Somente duas empresas foram procuradas formalmente, por e-mail, para fornecer orçamento do produto, ainda que mais de 10 mil empresas tenham licença para importar medicamentos no Brasil, segundo o site da Anvisa. A justificativa do Exército é que outras empresas não teriam respondido a solicitações informais, por telefone, mas a instituição não enviou, até o fechamento desta reportagem, a lista das que teriam sido procuradas informalmente ou o motivo da recusa.
O Laboratório Químico e Farmacêutico do Exército já gastou R$ 1,1 milhão na fabricação de cloroquina, entre insumos e embalagens, sob a justificativa da demanda gerada pela pandemia. Na mesma época dessas compras de insumos com a Sul Minas, o posicionamento do próprio Ministério da Saúde era divergente para o uso do remédio em pacientes da Covid-19.
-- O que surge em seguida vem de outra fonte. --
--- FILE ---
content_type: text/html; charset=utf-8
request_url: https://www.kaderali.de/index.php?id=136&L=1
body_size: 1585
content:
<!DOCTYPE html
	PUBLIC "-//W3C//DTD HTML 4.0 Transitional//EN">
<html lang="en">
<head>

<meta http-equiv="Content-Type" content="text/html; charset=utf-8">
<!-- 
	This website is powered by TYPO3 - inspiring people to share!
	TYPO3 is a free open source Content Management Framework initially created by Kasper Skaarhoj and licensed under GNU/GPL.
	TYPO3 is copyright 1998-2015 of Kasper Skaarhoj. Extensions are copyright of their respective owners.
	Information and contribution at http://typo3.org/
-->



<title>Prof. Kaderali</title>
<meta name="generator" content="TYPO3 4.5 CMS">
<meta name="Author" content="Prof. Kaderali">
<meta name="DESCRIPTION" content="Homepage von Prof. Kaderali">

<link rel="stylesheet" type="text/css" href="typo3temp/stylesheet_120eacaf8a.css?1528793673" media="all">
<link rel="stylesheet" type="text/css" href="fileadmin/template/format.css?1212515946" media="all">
Em 27 de março, a pasta publicou uma nota informativa regulando o uso do medicamento como terapia adjuvante (ou seja, em apoio à terapia primária) somente nos casos graves. Em 4 de maio, dois dias antes da primeira aquisição do Exército junto à Sul Minas, o ministério afirmou que “não é possível garantir a eficácia e segurança do uso da cloroquina e hidroxicloroquina em pacientes infectados por SARS-CoV-2, devido à indisponibilidade de maiores informações sobre as circunstâncias da sua utilização e a necessidade de investigações mais robustas”. Esse posicionamento institucional mudou depois da saída do ministro Nelson Teich, contrário à indicação do remédio à época, em 15 de maio. Cinco dias depois, já sob o comando do então ministro interino Eduardo Pazuello, o governo divulgou novas diretrizes para uso do medicamento, incluindo o uso para casos leves da doença.
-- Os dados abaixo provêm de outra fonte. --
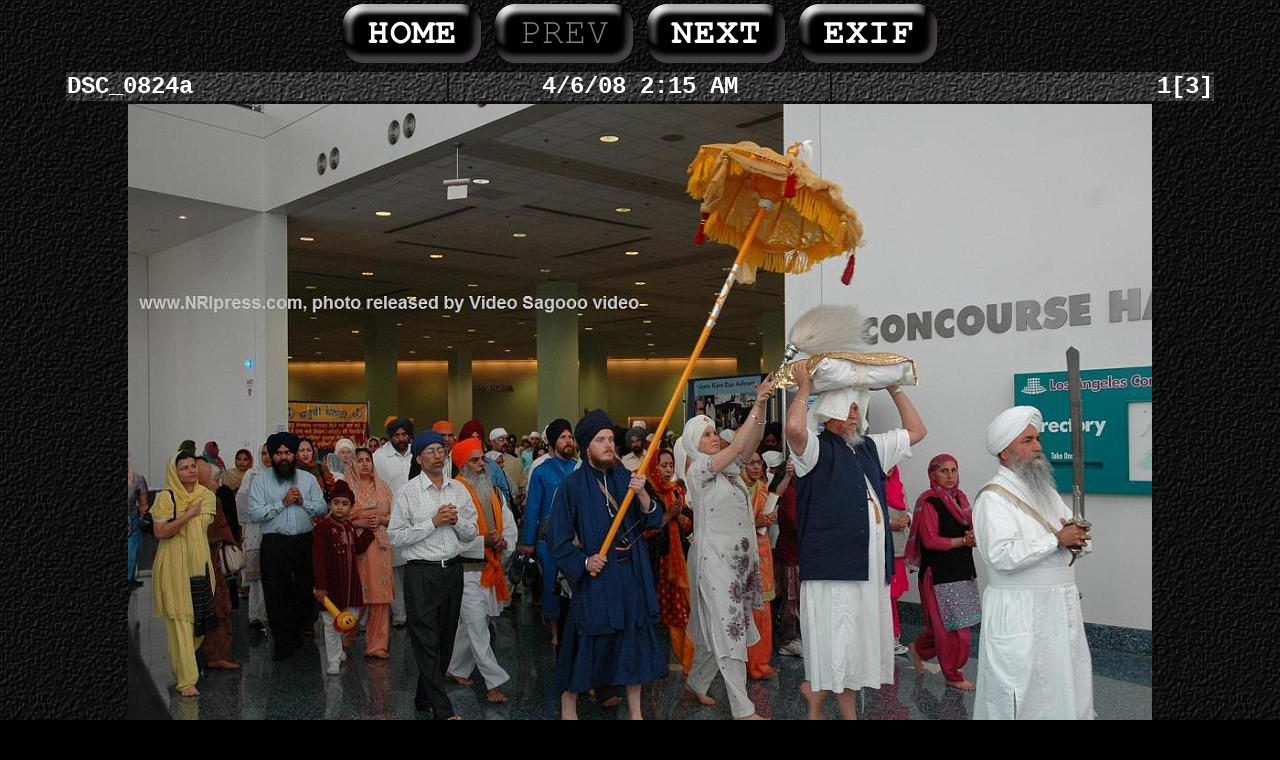

--- FILE ---
content_type: text/html
request_url: https://nriinternet.com/NRIsikhs/Vaisakhi/USA/2008/LA/Photo_by_Sagoo2/Photo_Saggo2/slides/DSC_0824a.html
body_size: 1097
content:
<!DOCTYPE HTML PUBLIC "-//W3C//DTD HTML 4.01 Transitional//EN">
<html>
<head>
<meta http-equiv="content-type" content="text/html; charset=UTF-8">
<title>DSC_0824a</title>
<link href="../res/styles.css" rel=stylesheet>
<script type="text/javascript">
	showing = false;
Em abril, a Anvisa recomendou que a cloroquina fosse usada exclusivamente para as indicações terapêuticas já aprovadas e que constam na bula do medicamento – para a malária, e não para a Covid-19. “Cabe ressaltar que o uso do medicamento para indicações não previstas na bula é de escolha e responsabilidade do médico prescritor”, reforçou o órgão.
Em nota, o Exército informou que o estoque está destinado ao atendimento da malária e eventuais solicitações que possam ocorrer para o atendimento da Covid-19. Disse ainda que o estoque tem validade até junho de 2022, “permitindo, assim, seu emprego para as atividades regulares das Forças, bem como o atendimento de eventuais demandas de outros órgãos, implicando em economia de longo prazo”.